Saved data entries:

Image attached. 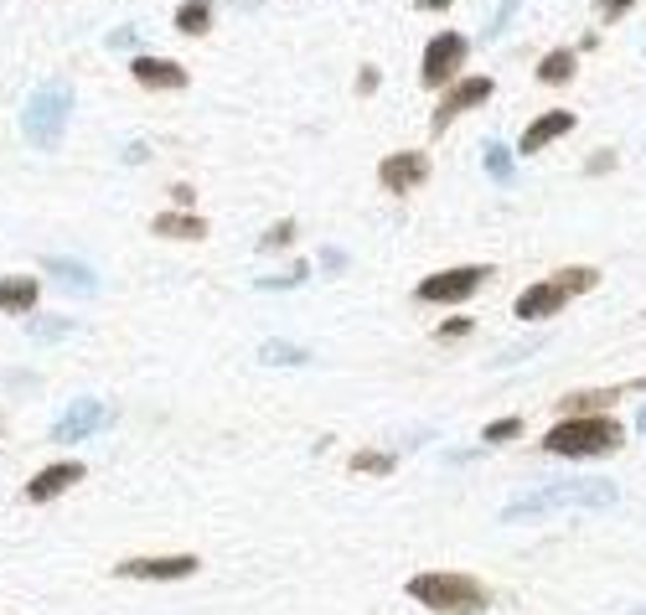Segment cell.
Wrapping results in <instances>:
<instances>
[{"instance_id": "obj_22", "label": "cell", "mask_w": 646, "mask_h": 615, "mask_svg": "<svg viewBox=\"0 0 646 615\" xmlns=\"http://www.w3.org/2000/svg\"><path fill=\"white\" fill-rule=\"evenodd\" d=\"M68 331H73V321H63V316H37V321H26V336H32V342H63Z\"/></svg>"}, {"instance_id": "obj_26", "label": "cell", "mask_w": 646, "mask_h": 615, "mask_svg": "<svg viewBox=\"0 0 646 615\" xmlns=\"http://www.w3.org/2000/svg\"><path fill=\"white\" fill-rule=\"evenodd\" d=\"M305 274H311V264H295V269H285V274H269V280H259V290H295Z\"/></svg>"}, {"instance_id": "obj_21", "label": "cell", "mask_w": 646, "mask_h": 615, "mask_svg": "<svg viewBox=\"0 0 646 615\" xmlns=\"http://www.w3.org/2000/svg\"><path fill=\"white\" fill-rule=\"evenodd\" d=\"M393 466H398L393 450H357V455H352V471H357V476H388Z\"/></svg>"}, {"instance_id": "obj_29", "label": "cell", "mask_w": 646, "mask_h": 615, "mask_svg": "<svg viewBox=\"0 0 646 615\" xmlns=\"http://www.w3.org/2000/svg\"><path fill=\"white\" fill-rule=\"evenodd\" d=\"M192 187H187V181H176V187H171V202H176V212H192Z\"/></svg>"}, {"instance_id": "obj_5", "label": "cell", "mask_w": 646, "mask_h": 615, "mask_svg": "<svg viewBox=\"0 0 646 615\" xmlns=\"http://www.w3.org/2000/svg\"><path fill=\"white\" fill-rule=\"evenodd\" d=\"M68 114H73V83L68 78H47L26 94V109H21V135L32 140L37 150H52L68 130Z\"/></svg>"}, {"instance_id": "obj_31", "label": "cell", "mask_w": 646, "mask_h": 615, "mask_svg": "<svg viewBox=\"0 0 646 615\" xmlns=\"http://www.w3.org/2000/svg\"><path fill=\"white\" fill-rule=\"evenodd\" d=\"M135 42V26H119V32H109V47H130Z\"/></svg>"}, {"instance_id": "obj_15", "label": "cell", "mask_w": 646, "mask_h": 615, "mask_svg": "<svg viewBox=\"0 0 646 615\" xmlns=\"http://www.w3.org/2000/svg\"><path fill=\"white\" fill-rule=\"evenodd\" d=\"M37 295H42V285L32 274H6V280H0V316H32Z\"/></svg>"}, {"instance_id": "obj_34", "label": "cell", "mask_w": 646, "mask_h": 615, "mask_svg": "<svg viewBox=\"0 0 646 615\" xmlns=\"http://www.w3.org/2000/svg\"><path fill=\"white\" fill-rule=\"evenodd\" d=\"M631 615H646V605H641V610H631Z\"/></svg>"}, {"instance_id": "obj_25", "label": "cell", "mask_w": 646, "mask_h": 615, "mask_svg": "<svg viewBox=\"0 0 646 615\" xmlns=\"http://www.w3.org/2000/svg\"><path fill=\"white\" fill-rule=\"evenodd\" d=\"M290 243H295V223L285 218V223H274V228L259 238V249H264V254H274V249H290Z\"/></svg>"}, {"instance_id": "obj_23", "label": "cell", "mask_w": 646, "mask_h": 615, "mask_svg": "<svg viewBox=\"0 0 646 615\" xmlns=\"http://www.w3.org/2000/svg\"><path fill=\"white\" fill-rule=\"evenodd\" d=\"M486 171H491V181H502V187H512V150L507 145H486Z\"/></svg>"}, {"instance_id": "obj_11", "label": "cell", "mask_w": 646, "mask_h": 615, "mask_svg": "<svg viewBox=\"0 0 646 615\" xmlns=\"http://www.w3.org/2000/svg\"><path fill=\"white\" fill-rule=\"evenodd\" d=\"M491 88H497L491 78H460V83H450L445 94H440V104H435V119H429V130L440 135V130L450 125L455 114H466V109L486 104V99H491Z\"/></svg>"}, {"instance_id": "obj_30", "label": "cell", "mask_w": 646, "mask_h": 615, "mask_svg": "<svg viewBox=\"0 0 646 615\" xmlns=\"http://www.w3.org/2000/svg\"><path fill=\"white\" fill-rule=\"evenodd\" d=\"M512 11H517V0H502V11H497V21H491V32H486V37H497L502 26H507V16H512Z\"/></svg>"}, {"instance_id": "obj_4", "label": "cell", "mask_w": 646, "mask_h": 615, "mask_svg": "<svg viewBox=\"0 0 646 615\" xmlns=\"http://www.w3.org/2000/svg\"><path fill=\"white\" fill-rule=\"evenodd\" d=\"M595 285H600V269H590V264H569V269H553L548 280H538V285H528V290L517 295L512 316H517V321H553V316H559L569 300L590 295Z\"/></svg>"}, {"instance_id": "obj_12", "label": "cell", "mask_w": 646, "mask_h": 615, "mask_svg": "<svg viewBox=\"0 0 646 615\" xmlns=\"http://www.w3.org/2000/svg\"><path fill=\"white\" fill-rule=\"evenodd\" d=\"M104 424H109V409L99 404V398H78V404H68V414L52 424V445H78Z\"/></svg>"}, {"instance_id": "obj_9", "label": "cell", "mask_w": 646, "mask_h": 615, "mask_svg": "<svg viewBox=\"0 0 646 615\" xmlns=\"http://www.w3.org/2000/svg\"><path fill=\"white\" fill-rule=\"evenodd\" d=\"M378 181H383L393 197H409V192H419L424 181H429V156H424V150H398V156H383Z\"/></svg>"}, {"instance_id": "obj_17", "label": "cell", "mask_w": 646, "mask_h": 615, "mask_svg": "<svg viewBox=\"0 0 646 615\" xmlns=\"http://www.w3.org/2000/svg\"><path fill=\"white\" fill-rule=\"evenodd\" d=\"M42 269H47V274H57V280H63V285H73L78 295H94V290H99V274L88 269L83 259H63V254H47V259H42Z\"/></svg>"}, {"instance_id": "obj_33", "label": "cell", "mask_w": 646, "mask_h": 615, "mask_svg": "<svg viewBox=\"0 0 646 615\" xmlns=\"http://www.w3.org/2000/svg\"><path fill=\"white\" fill-rule=\"evenodd\" d=\"M636 429H641V435H646V404H641V414H636Z\"/></svg>"}, {"instance_id": "obj_18", "label": "cell", "mask_w": 646, "mask_h": 615, "mask_svg": "<svg viewBox=\"0 0 646 615\" xmlns=\"http://www.w3.org/2000/svg\"><path fill=\"white\" fill-rule=\"evenodd\" d=\"M176 32L181 37L212 32V0H181V6H176Z\"/></svg>"}, {"instance_id": "obj_1", "label": "cell", "mask_w": 646, "mask_h": 615, "mask_svg": "<svg viewBox=\"0 0 646 615\" xmlns=\"http://www.w3.org/2000/svg\"><path fill=\"white\" fill-rule=\"evenodd\" d=\"M621 502V486L615 481H548L528 497H517L502 507V522H533V517H548V512H600V507H615Z\"/></svg>"}, {"instance_id": "obj_16", "label": "cell", "mask_w": 646, "mask_h": 615, "mask_svg": "<svg viewBox=\"0 0 646 615\" xmlns=\"http://www.w3.org/2000/svg\"><path fill=\"white\" fill-rule=\"evenodd\" d=\"M150 233L176 238V243H197V238H207V223L197 212H161V218H150Z\"/></svg>"}, {"instance_id": "obj_20", "label": "cell", "mask_w": 646, "mask_h": 615, "mask_svg": "<svg viewBox=\"0 0 646 615\" xmlns=\"http://www.w3.org/2000/svg\"><path fill=\"white\" fill-rule=\"evenodd\" d=\"M259 362H269V367H300V362H311V352L274 336V342H264V347H259Z\"/></svg>"}, {"instance_id": "obj_10", "label": "cell", "mask_w": 646, "mask_h": 615, "mask_svg": "<svg viewBox=\"0 0 646 615\" xmlns=\"http://www.w3.org/2000/svg\"><path fill=\"white\" fill-rule=\"evenodd\" d=\"M83 476H88V471H83V460H52V466H42L32 481H26V491H21V497L32 502V507H47V502H57V497H63L68 486H78Z\"/></svg>"}, {"instance_id": "obj_28", "label": "cell", "mask_w": 646, "mask_h": 615, "mask_svg": "<svg viewBox=\"0 0 646 615\" xmlns=\"http://www.w3.org/2000/svg\"><path fill=\"white\" fill-rule=\"evenodd\" d=\"M631 6H636V0H600V16H605V21H621Z\"/></svg>"}, {"instance_id": "obj_8", "label": "cell", "mask_w": 646, "mask_h": 615, "mask_svg": "<svg viewBox=\"0 0 646 615\" xmlns=\"http://www.w3.org/2000/svg\"><path fill=\"white\" fill-rule=\"evenodd\" d=\"M460 63H466V37H460V32H440L435 42L424 47V63H419L424 88H450V83H460Z\"/></svg>"}, {"instance_id": "obj_14", "label": "cell", "mask_w": 646, "mask_h": 615, "mask_svg": "<svg viewBox=\"0 0 646 615\" xmlns=\"http://www.w3.org/2000/svg\"><path fill=\"white\" fill-rule=\"evenodd\" d=\"M569 130H574V114H569V109H548L543 119H533V125L522 130V145H517V156H538L543 145L564 140Z\"/></svg>"}, {"instance_id": "obj_7", "label": "cell", "mask_w": 646, "mask_h": 615, "mask_svg": "<svg viewBox=\"0 0 646 615\" xmlns=\"http://www.w3.org/2000/svg\"><path fill=\"white\" fill-rule=\"evenodd\" d=\"M202 569L197 553H140V559H119V579H145V584H171V579H192Z\"/></svg>"}, {"instance_id": "obj_6", "label": "cell", "mask_w": 646, "mask_h": 615, "mask_svg": "<svg viewBox=\"0 0 646 615\" xmlns=\"http://www.w3.org/2000/svg\"><path fill=\"white\" fill-rule=\"evenodd\" d=\"M491 264H460V269H440V274H429V280H419V300L424 305H460V300H471L486 280H491Z\"/></svg>"}, {"instance_id": "obj_24", "label": "cell", "mask_w": 646, "mask_h": 615, "mask_svg": "<svg viewBox=\"0 0 646 615\" xmlns=\"http://www.w3.org/2000/svg\"><path fill=\"white\" fill-rule=\"evenodd\" d=\"M517 435H522V419H517V414H507V419H491V424H486L481 445H507V440H517Z\"/></svg>"}, {"instance_id": "obj_3", "label": "cell", "mask_w": 646, "mask_h": 615, "mask_svg": "<svg viewBox=\"0 0 646 615\" xmlns=\"http://www.w3.org/2000/svg\"><path fill=\"white\" fill-rule=\"evenodd\" d=\"M626 445V429L621 419L610 414H579V419H559L543 435V450L559 455V460H590V455H615Z\"/></svg>"}, {"instance_id": "obj_2", "label": "cell", "mask_w": 646, "mask_h": 615, "mask_svg": "<svg viewBox=\"0 0 646 615\" xmlns=\"http://www.w3.org/2000/svg\"><path fill=\"white\" fill-rule=\"evenodd\" d=\"M409 600L435 610V615H481L491 605V590L476 579V574H460V569H424L414 574L409 584Z\"/></svg>"}, {"instance_id": "obj_32", "label": "cell", "mask_w": 646, "mask_h": 615, "mask_svg": "<svg viewBox=\"0 0 646 615\" xmlns=\"http://www.w3.org/2000/svg\"><path fill=\"white\" fill-rule=\"evenodd\" d=\"M419 6H424V11H445V6H450V0H419Z\"/></svg>"}, {"instance_id": "obj_27", "label": "cell", "mask_w": 646, "mask_h": 615, "mask_svg": "<svg viewBox=\"0 0 646 615\" xmlns=\"http://www.w3.org/2000/svg\"><path fill=\"white\" fill-rule=\"evenodd\" d=\"M435 336H440V342H466V336H471V316H450Z\"/></svg>"}, {"instance_id": "obj_19", "label": "cell", "mask_w": 646, "mask_h": 615, "mask_svg": "<svg viewBox=\"0 0 646 615\" xmlns=\"http://www.w3.org/2000/svg\"><path fill=\"white\" fill-rule=\"evenodd\" d=\"M574 68H579V57H574L569 47H553L543 63H538V83H543V88H559V83L574 78Z\"/></svg>"}, {"instance_id": "obj_13", "label": "cell", "mask_w": 646, "mask_h": 615, "mask_svg": "<svg viewBox=\"0 0 646 615\" xmlns=\"http://www.w3.org/2000/svg\"><path fill=\"white\" fill-rule=\"evenodd\" d=\"M130 73L140 88H156V94H181L187 88V68L171 63V57H135Z\"/></svg>"}]
</instances>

GIVEN EXERCISE: How many lines of the listing above contain the string "instances"? Reply with the number alone.

OUTPUT: 3